Послышались мужские шаги. На дороге появилась сморщенная цыганка в высоких смазных сапогах. Увидев башню и компанию, она быстро побежала к ней:

– Дай погадаю, дай погадаю! Глаза твои заграничные!

Ходила она между лежащими, сидящими и стоящими.

– Не надо, не надо, – отвечали ей, – мы свое будущее знаем.

Никто не заметил, как из башни проскользнул ученик с физикой Краевича под мышкой.

– Ля-ля, ля-ля, – пел Тептелкин, пряча деньги и спускаясь по лестнице.

Уже солнце садилось, когда компания приблизилась к местному институту. Они опоздали, научная часть кончилась, неслась музыка из небольшого зала небольшого дворца герцогов Лейхтенбергских. Стеклянные двери в парк были растворены, и красивые и некрасивые девушки, в тщательно сохраненных кружевных платьицах, вились у входа.
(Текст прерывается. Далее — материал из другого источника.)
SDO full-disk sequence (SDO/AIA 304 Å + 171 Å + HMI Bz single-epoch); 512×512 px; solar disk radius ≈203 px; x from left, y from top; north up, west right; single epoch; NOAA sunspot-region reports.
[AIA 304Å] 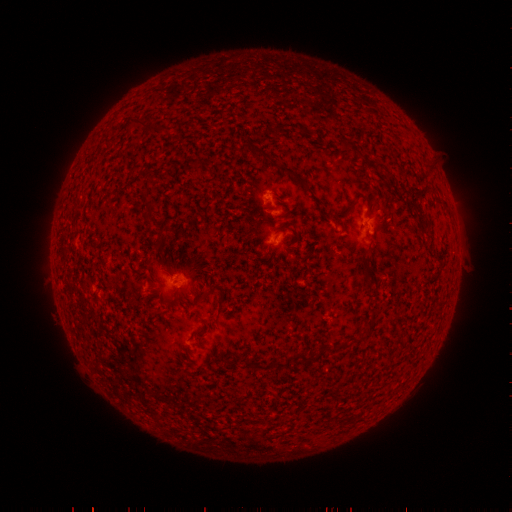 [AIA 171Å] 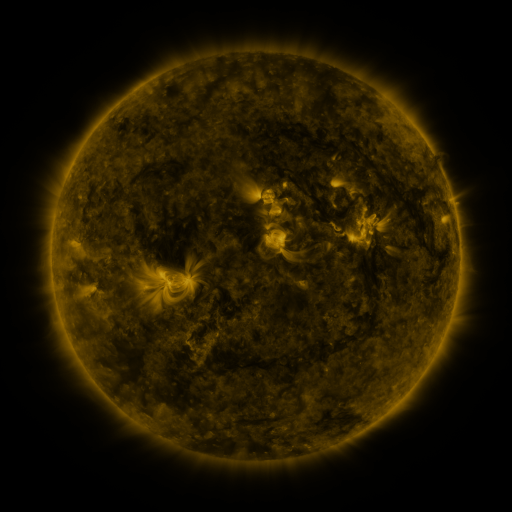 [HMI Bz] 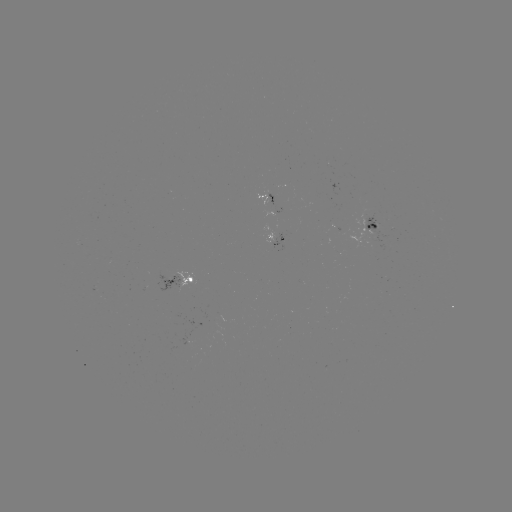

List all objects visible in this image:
spotted active region: (374, 226)
spotted active region: (277, 237)
spotted active region: (180, 283)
Внутри танцевали. Все носило чистый и невинный характер. Радостные лица молодых девушек и молодых мужчин, тапер, сохранявший медленность, профессора, сидящие по стенам и с достоинством беседующие друг с другом. Компания гуськом вошла в зал. Уже давно луна рябит. Костя Ротиков танцует до седьмого пота; философ осторожно ходит между танцующими и беседует с профессорами; Тептелкин выплывает из дверей в парк с фармацевтом. Вокруг летают ночные бабочки и бьются в освещенные окна.

Тьма. Философ, фармацевт и научная сотрудница движутся тремя силуэтами. Фармацевт следит, как бы не оступился философ, как бы не разбился, как бы не пропало одно из последних философских светил.

У аккуратного крыльца два силуэта целуются с третьим.

– Покойной ночи, дорогой Андрей Иванович, – говорят они.